Directions ▸ Each record below must be retyped exactly, with nothing left out.

Data for analysis ▸

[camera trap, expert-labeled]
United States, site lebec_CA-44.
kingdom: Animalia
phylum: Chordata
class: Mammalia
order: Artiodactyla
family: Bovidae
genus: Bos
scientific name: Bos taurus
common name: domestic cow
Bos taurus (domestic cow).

Output of the exercise ▸
[camera trap, expert-labeled]
United States, site lebec_CA-44.
kingdom: Animalia
phylum: Chordata
class: Mammalia
order: Artiodactyla
family: Bovidae
genus: Bos
scientific name: Bos taurus
common name: domestic cow
Bos taurus (domestic cow).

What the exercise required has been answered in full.